1. By this writ petition under Article 226 of the Constitution, the petitioner-Mohd. Afzal prays for issuance of a writ of habeas corpus, challenging the propriety and validity of the order of detention dated 20 June 2003, passed by the Commissioner of Police, Delhi (hereinafter referred to as 'the detaining authority') under Sub-Section 2 of Section 3 of the National Security Act, 1980 (for short 'the NSA') on being satisfied that the petitioner's detention was necessary with a view to preventing him from acting in any manner prejudicial to the maintenance of public order.
2. The order of detention along with the grounds of detention was served on the petitioner on 20 June 2003. Against the said order, the petitioner made a representation to the Advisory Board constituted under Section 9 of the NSA. The case of the petitioner, along with his representation was placed before the Advisory Board, who opined that there was sufficient cause for the detention of the petitioner.
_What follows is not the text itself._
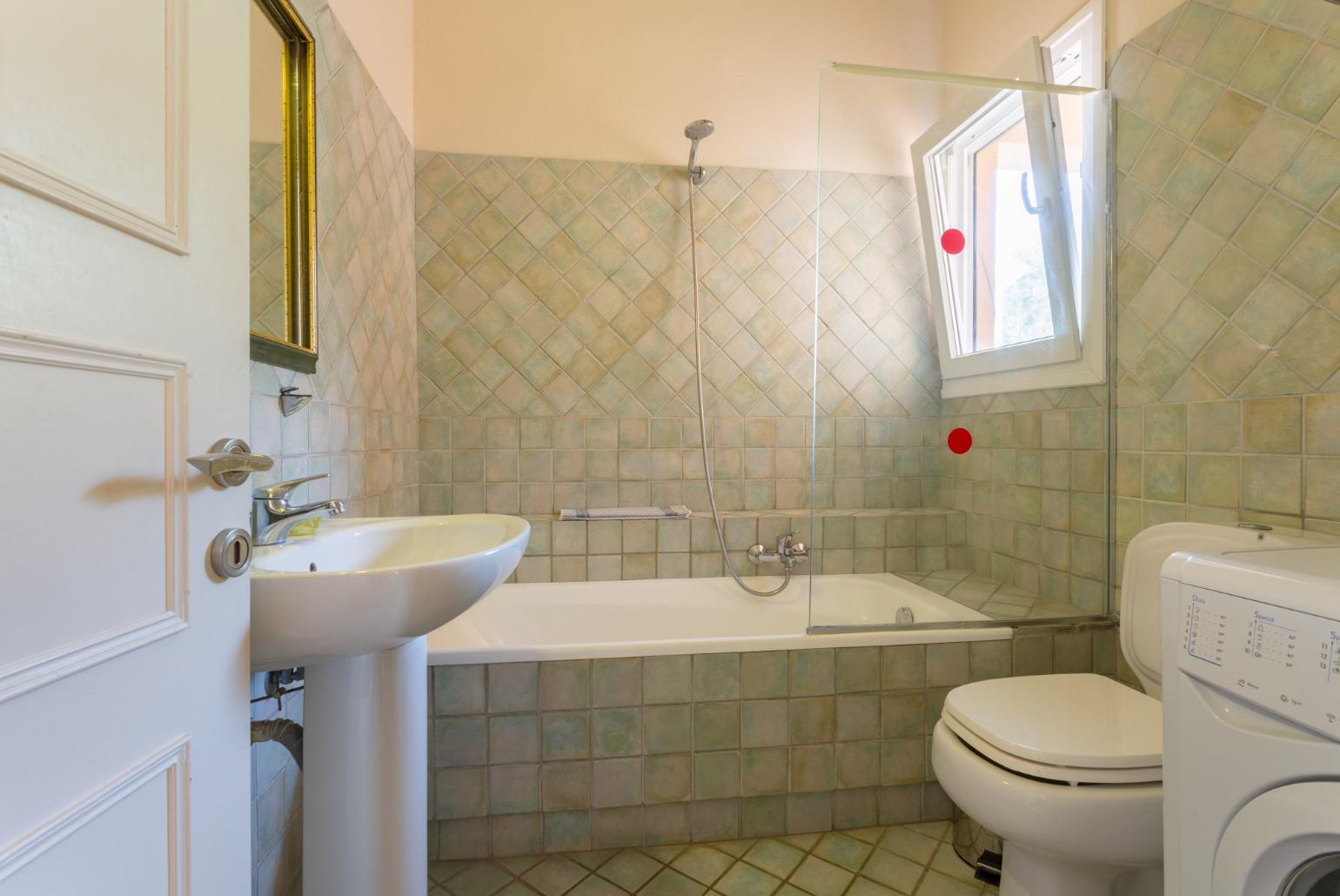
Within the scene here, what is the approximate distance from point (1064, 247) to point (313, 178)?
79.4 inches

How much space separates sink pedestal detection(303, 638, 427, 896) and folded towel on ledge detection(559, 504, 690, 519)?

Accordingly, in exercise of powers conferred by Section 12(1) of the NSA, the Lieutenant Governor of National Capital Territory of Delhi confirmed the aforesaid order of detention and directed that the petitioner be detained for a period of 12 months from the date of his detention, i.e., 20 June 2003.
3. According to the grounds of detention, which are in the narrative form, the petitioner is an active, desperate, dangerous criminal and a bad character of Bundle/A of the area of Police Station Seelampur, Delhi. He started his criminal activities in the year 1990 at the age of about 19 years and was involved in 18 criminal cases, enlisted in the grounds, such as voluntarily causing hurt, criminal intimidation, riots, house-trespass, obstructing public servants from discharging their official duties, criminal conspiracy, criminal confinement, kidnapping, attempt to murder and murder. He was also involved in the offences punishable under the Arms Act and Prevention of Damage to Public Property Act. Out of the said 18 criminal cases registered against him, the petitioner has been acquitted/discharged in most of the cases. In five cases, he is facing trial and three cases are stated to be under investigation. It is alleged that the prosecution witnesses against him are extremely afraid to depose against him in the Court, which is evident from his acquittal in the cases, where even the injured, the complainants and near relatives did not support the prosecution case and had turned hostile due to intimidation and terrorising tactics by the petitioner. He is stated to be so dangerous and desperate criminal that he has not spared even his father and police officials.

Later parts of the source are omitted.